• **ÉNONCÉ A**:
D'après l'extrait, à quelle date l'élection présidentielle a-t-elle eu lieu ?
• **ÉNONCÉ B**:
Modifiez le passage de l'extrait qui commence par « Les évêques du pays » et se termine par « communiqué du 2 mars. » : mettez « grand frère » à la place de « frère aîné ».

• **EXTRAIT**:
################

Les évêques du pays disent soutenir le droit de Kpodzro à l’engagement politique, bien qu’ils ne se joignent pas à lui dans la décision de s’engager dans des protestations publiques.
« Depuis la proclamation des résultats provisoires, la Conférence épiscopale n’est pas restée inactive face à la situation de l’archevêque Philippe Fanoko Kpodzro. Elle n’a pas abandonné l’évêque, leur frère aîné, à son triste sort, comme certains le pensent à tort. Discrètement, la Conférence s’est plutôt concertée, en particulier avec la Nonciature Apostolique [l’Ambassade du Vatican], pour trouver la solution la plus appropriée », a déclaré le communiqué du 2 mars.
Les évêques du Togo font également pression pour la libération de toutes les personnes arrêtées vendredi lors des manifestations des partisans de l’opposition. Ils ont également condamné ce qu’ils ont décrit comme des « intrusions abusives dans les espaces privés et sacrés de l’Eglise ».
Rétablissement de la vérité sur les urnes
Les évêques ont également appelé à « la restauration de la vérité des urnes ».
« Au vu de ce qui s’est passé sur le terrain, on peut dire que l’élection présidentielle du 22 février 2020, dans son ensemble, s’est déroulée dans un climat relativement calme. Mais en ce qui concerne la transparence et l’équité du scrutin, on ne peut pas en dire autant », indique la déclaration.

################

• **DONNÉES FOURNIES**:
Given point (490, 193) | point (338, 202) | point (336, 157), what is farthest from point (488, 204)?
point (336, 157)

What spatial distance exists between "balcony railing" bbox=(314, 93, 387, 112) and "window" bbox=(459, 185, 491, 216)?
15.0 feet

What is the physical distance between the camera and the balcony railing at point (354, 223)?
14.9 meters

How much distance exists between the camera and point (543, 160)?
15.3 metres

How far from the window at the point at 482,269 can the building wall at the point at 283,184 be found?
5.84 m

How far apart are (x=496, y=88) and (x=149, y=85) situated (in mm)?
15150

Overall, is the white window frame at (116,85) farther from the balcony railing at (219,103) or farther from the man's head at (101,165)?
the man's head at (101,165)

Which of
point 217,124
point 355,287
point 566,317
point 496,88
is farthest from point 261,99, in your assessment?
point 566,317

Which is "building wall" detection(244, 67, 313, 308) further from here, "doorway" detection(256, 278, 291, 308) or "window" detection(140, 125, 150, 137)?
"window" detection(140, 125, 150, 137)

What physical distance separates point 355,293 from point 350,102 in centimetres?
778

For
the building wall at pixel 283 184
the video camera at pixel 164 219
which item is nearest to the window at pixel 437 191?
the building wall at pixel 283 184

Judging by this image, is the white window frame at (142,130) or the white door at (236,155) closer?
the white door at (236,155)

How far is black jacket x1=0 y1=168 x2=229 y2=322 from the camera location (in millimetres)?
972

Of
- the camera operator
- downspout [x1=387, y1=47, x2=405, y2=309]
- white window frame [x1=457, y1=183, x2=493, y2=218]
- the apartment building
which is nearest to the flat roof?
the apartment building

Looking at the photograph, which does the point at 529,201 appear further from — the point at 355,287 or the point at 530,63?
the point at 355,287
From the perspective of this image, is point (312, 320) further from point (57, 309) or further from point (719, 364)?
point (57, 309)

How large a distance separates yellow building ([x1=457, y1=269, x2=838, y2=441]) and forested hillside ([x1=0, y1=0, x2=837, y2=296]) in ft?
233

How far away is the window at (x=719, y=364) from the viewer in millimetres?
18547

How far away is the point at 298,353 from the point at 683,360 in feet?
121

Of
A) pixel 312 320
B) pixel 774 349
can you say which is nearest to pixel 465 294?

################

• **RÉPONSE COMPLÈTE A**:
Le 22 février 2020.

• **RÉPONSE COMPLÈTE B**:
Les évêques du pays disent soutenir le droit de Kpodzro à l’engagement politique, bien qu’ils ne se joignent pas à lui dans la décision de s’engager dans des protestations publiques.
« Depuis la proclamation des résultats provisoires, la Conférence épiscopale n’est pas restée inactive face à la situation de l’archevêque Philippe Fanoko Kpodzro. Elle n’a pas abandonné l’évêque, leur grand frère, à son triste sort, comme certains le pensent à tort. Discrètement, la Conférence s’est plutôt concertée, en particulier avec la Nonciature Apostolique [l’Ambassade du Vatican], pour trouver la solution la plus appropriée », a déclaré le communiqué du 2 mars.